Actions to take
A. Translate this sentence from the ArrangementBackfillExecutor documentation into Spanish: "These streams should be sorted in storage layer."
B. Answer these questions using the ArrangementBackfillExecutor documentation:
(i) Which executor is ArrangementBackfillExecutor described as similar to?
(ii) What lets ArrangementBackfillExecutor be scaled independently?
(iii) What type does the upstream_table field have?
C. Extend the ArrangementBackfillExecutor documentation, picking up after its last line.
>> begin Excerpt provided
Struct ArrangementBackfillExecutor 

pub struct ArrangementBackfillExecutor<S: StateStore, SD: ValueRowSerde> {
    upstream_table: ReplicatedStateTable<S, SD>,
    upstream: Executor,
    state_table: StateTable<S>,
    output_indices: Vec<usize>,
    progress: CreateMviewProgressReporter,
    actor_id: ActorId,
    metrics: Arc<StreamingMetrics>,
    chunk_size: usize,
    rate_limiter: MonitoredRateLimiter,
    fragment_id: FragmentId,
}

Similar to super::no_shuffle_backfill::BackfillExecutor. Main differences:

• ArrangementBackfillExecutor can reside on a different CN, so it can be scaled independently.
• To synchronize upstream shared buffer, it is initialized with a ReplicatedStateTable.

Fields

upstream_table: ReplicatedStateTable<S, SD>

Upstream table

upstream: Executor

Upstream with the same schema with the upstream table.

state_table: StateTable<S>

Internal state table for persisting state of backfill state.

output_indices: Vec<usize>

The column indices need to be forwarded to the downstream from the upstream and table scan.

progress: CreateMviewProgressReporter

actor_id: ActorId

metrics: Arc<StreamingMetrics>

chunk_size: usize

rate_limiter: MonitoredRateLimiter

fragment_id: FragmentId

Fragment id of the fragment this backfill node belongs to.

Implementations

impl<S, SD> ArrangementBackfillExecutor<S, SD>

where S: StateStore, SD: ValueRowSerde,

pub fn new( upstream_table: ReplicatedStateTable<S, SD>, upstream: Executor, state_table: StateTable<S>, output_indices: Vec<usize>, progress: CreateMviewProgressReporter, metrics: Arc<StreamingMetrics>, chunk_size: usize, rate_limit: RateLimit, fragment_id: FragmentId, ) -> Self

fn execute_inner( self, ) -> impl Stream<Item = Result<Message, StreamExecutorError>>

fn make_snapshot_stream<'a>( upstream_table: &'a ReplicatedStateTable<S, SD>, backfill_state: BackfillState, paused: bool, rate_limiter: &'a MonitoredRateLimiter, ) -> impl Stream<Item = Result<Option<(VirtualNode, OwnedRow)>, StreamExecutorError>> + 'a

fn handle_snapshot_chunk( chunk: DataChunk, vnode: VirtualNode, pk_in_output_indices: &[usize], backfill_state: &mut BackfillState, cur_barrier_snapshot_processed_rows: &mut u64, total_snapshot_processed_rows: &mut u64, output_indices: &[usize], ) -> StreamExecutorResult<StreamChunk>

fn snapshot_read_per_vnode<'_async0>( upstream_table: &'_async0 ReplicatedStateTable<S, SD>, backfill_state: BackfillState, ) -> impl Stream<Item = Result<Option<(VirtualNode, OwnedRow)>, StreamExecutorError>> + '_async0

Read snapshot per vnode. These streams should be sorted in storage layer.
>> end Excerpt provided
>> begin Records shown
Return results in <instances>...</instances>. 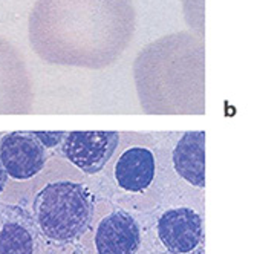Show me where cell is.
Returning <instances> with one entry per match:
<instances>
[{"label":"cell","mask_w":257,"mask_h":254,"mask_svg":"<svg viewBox=\"0 0 257 254\" xmlns=\"http://www.w3.org/2000/svg\"><path fill=\"white\" fill-rule=\"evenodd\" d=\"M134 29L131 0H40L31 40L49 63L103 68L125 49Z\"/></svg>","instance_id":"6da1fadb"},{"label":"cell","mask_w":257,"mask_h":254,"mask_svg":"<svg viewBox=\"0 0 257 254\" xmlns=\"http://www.w3.org/2000/svg\"><path fill=\"white\" fill-rule=\"evenodd\" d=\"M34 213L46 237L69 242L90 228L93 201L89 190L81 184L54 182L37 195Z\"/></svg>","instance_id":"7a4b0ae2"},{"label":"cell","mask_w":257,"mask_h":254,"mask_svg":"<svg viewBox=\"0 0 257 254\" xmlns=\"http://www.w3.org/2000/svg\"><path fill=\"white\" fill-rule=\"evenodd\" d=\"M63 155L84 173L93 175L103 170L115 153L118 132H69L64 137Z\"/></svg>","instance_id":"3957f363"},{"label":"cell","mask_w":257,"mask_h":254,"mask_svg":"<svg viewBox=\"0 0 257 254\" xmlns=\"http://www.w3.org/2000/svg\"><path fill=\"white\" fill-rule=\"evenodd\" d=\"M0 163L8 176L23 181L45 166V147L32 132H13L0 141Z\"/></svg>","instance_id":"277c9868"},{"label":"cell","mask_w":257,"mask_h":254,"mask_svg":"<svg viewBox=\"0 0 257 254\" xmlns=\"http://www.w3.org/2000/svg\"><path fill=\"white\" fill-rule=\"evenodd\" d=\"M158 236L173 254H187L202 240V219L191 208L166 211L158 222Z\"/></svg>","instance_id":"5b68a950"},{"label":"cell","mask_w":257,"mask_h":254,"mask_svg":"<svg viewBox=\"0 0 257 254\" xmlns=\"http://www.w3.org/2000/svg\"><path fill=\"white\" fill-rule=\"evenodd\" d=\"M141 236L137 220L124 211L106 216L95 234L98 254H135L140 248Z\"/></svg>","instance_id":"8992f818"},{"label":"cell","mask_w":257,"mask_h":254,"mask_svg":"<svg viewBox=\"0 0 257 254\" xmlns=\"http://www.w3.org/2000/svg\"><path fill=\"white\" fill-rule=\"evenodd\" d=\"M115 178L125 192H143L155 178V156L146 147L125 150L115 166Z\"/></svg>","instance_id":"52a82bcc"},{"label":"cell","mask_w":257,"mask_h":254,"mask_svg":"<svg viewBox=\"0 0 257 254\" xmlns=\"http://www.w3.org/2000/svg\"><path fill=\"white\" fill-rule=\"evenodd\" d=\"M175 170L196 187L205 185V132H185L173 150Z\"/></svg>","instance_id":"ba28073f"},{"label":"cell","mask_w":257,"mask_h":254,"mask_svg":"<svg viewBox=\"0 0 257 254\" xmlns=\"http://www.w3.org/2000/svg\"><path fill=\"white\" fill-rule=\"evenodd\" d=\"M31 233L19 224H7L0 231V254H32Z\"/></svg>","instance_id":"9c48e42d"},{"label":"cell","mask_w":257,"mask_h":254,"mask_svg":"<svg viewBox=\"0 0 257 254\" xmlns=\"http://www.w3.org/2000/svg\"><path fill=\"white\" fill-rule=\"evenodd\" d=\"M32 135H34L43 147H55L58 146L64 137H66V132H32Z\"/></svg>","instance_id":"30bf717a"},{"label":"cell","mask_w":257,"mask_h":254,"mask_svg":"<svg viewBox=\"0 0 257 254\" xmlns=\"http://www.w3.org/2000/svg\"><path fill=\"white\" fill-rule=\"evenodd\" d=\"M7 181H8V175H7V172H5L2 163H0V192H2L4 187L7 185Z\"/></svg>","instance_id":"8fae6325"},{"label":"cell","mask_w":257,"mask_h":254,"mask_svg":"<svg viewBox=\"0 0 257 254\" xmlns=\"http://www.w3.org/2000/svg\"><path fill=\"white\" fill-rule=\"evenodd\" d=\"M187 254H204V249L201 248V249H198V251H190V252H187Z\"/></svg>","instance_id":"7c38bea8"}]
</instances>
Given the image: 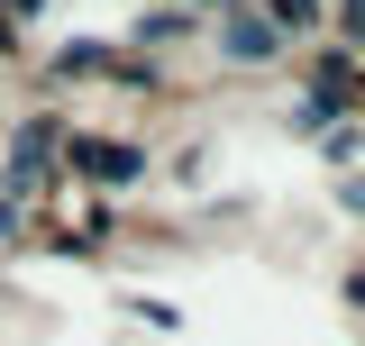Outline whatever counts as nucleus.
<instances>
[{
    "mask_svg": "<svg viewBox=\"0 0 365 346\" xmlns=\"http://www.w3.org/2000/svg\"><path fill=\"white\" fill-rule=\"evenodd\" d=\"M265 9H274V37H283V28H311L319 0H265Z\"/></svg>",
    "mask_w": 365,
    "mask_h": 346,
    "instance_id": "obj_3",
    "label": "nucleus"
},
{
    "mask_svg": "<svg viewBox=\"0 0 365 346\" xmlns=\"http://www.w3.org/2000/svg\"><path fill=\"white\" fill-rule=\"evenodd\" d=\"M64 164H73V173H101V182H128L137 155H128V146H101V137H64Z\"/></svg>",
    "mask_w": 365,
    "mask_h": 346,
    "instance_id": "obj_1",
    "label": "nucleus"
},
{
    "mask_svg": "<svg viewBox=\"0 0 365 346\" xmlns=\"http://www.w3.org/2000/svg\"><path fill=\"white\" fill-rule=\"evenodd\" d=\"M228 55H237V64H274V46H283V37H274V28H265V19H237V28H228Z\"/></svg>",
    "mask_w": 365,
    "mask_h": 346,
    "instance_id": "obj_2",
    "label": "nucleus"
},
{
    "mask_svg": "<svg viewBox=\"0 0 365 346\" xmlns=\"http://www.w3.org/2000/svg\"><path fill=\"white\" fill-rule=\"evenodd\" d=\"M347 37H356V46H365V0H347Z\"/></svg>",
    "mask_w": 365,
    "mask_h": 346,
    "instance_id": "obj_4",
    "label": "nucleus"
}]
</instances>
>> end Records shown
Written responses
A. Estos flujos deberían estar ordenados en la capa de almacenamiento.

B.
(i) super::no_shuffle_backfill::BackfillExecutor
(ii) It can reside on a different CN.
(iii) ReplicatedStateTable<S, SD>

C.
1. Get row iterator / vnode.
2. Merge it with select_all.
3. Change it into a chunk iterator with iter_chunks. This means it should fetch a row from each iterator to form a chunk.

We interleave at chunk per vnode level rather than rows. This is so that we can compute current_pos once per chunk, since they correspond to 1 vnode.

The stream contains pairs of (VirtualNode, StreamChunk). The VirtualNode is the vnode that the chunk belongs to. The StreamChunk is the chunk that contains the rows from the vnode. If it’s None, it means the vnode has no more rows for this snapshot read.

The snapshot_read_epoch is supplied as a parameter for state_table. It is required to ensure we read a fully-checkpointed snapshot the first time.

The rows from upstream snapshot read will be buffered inside the builder. If snapshot is dropped before its rows are consumed, remaining data in builder must be flushed manually. Otherwise when we scan a new snapshot, it is possible the rows in the builder would be present, Then when we flush we contain duplicate rows.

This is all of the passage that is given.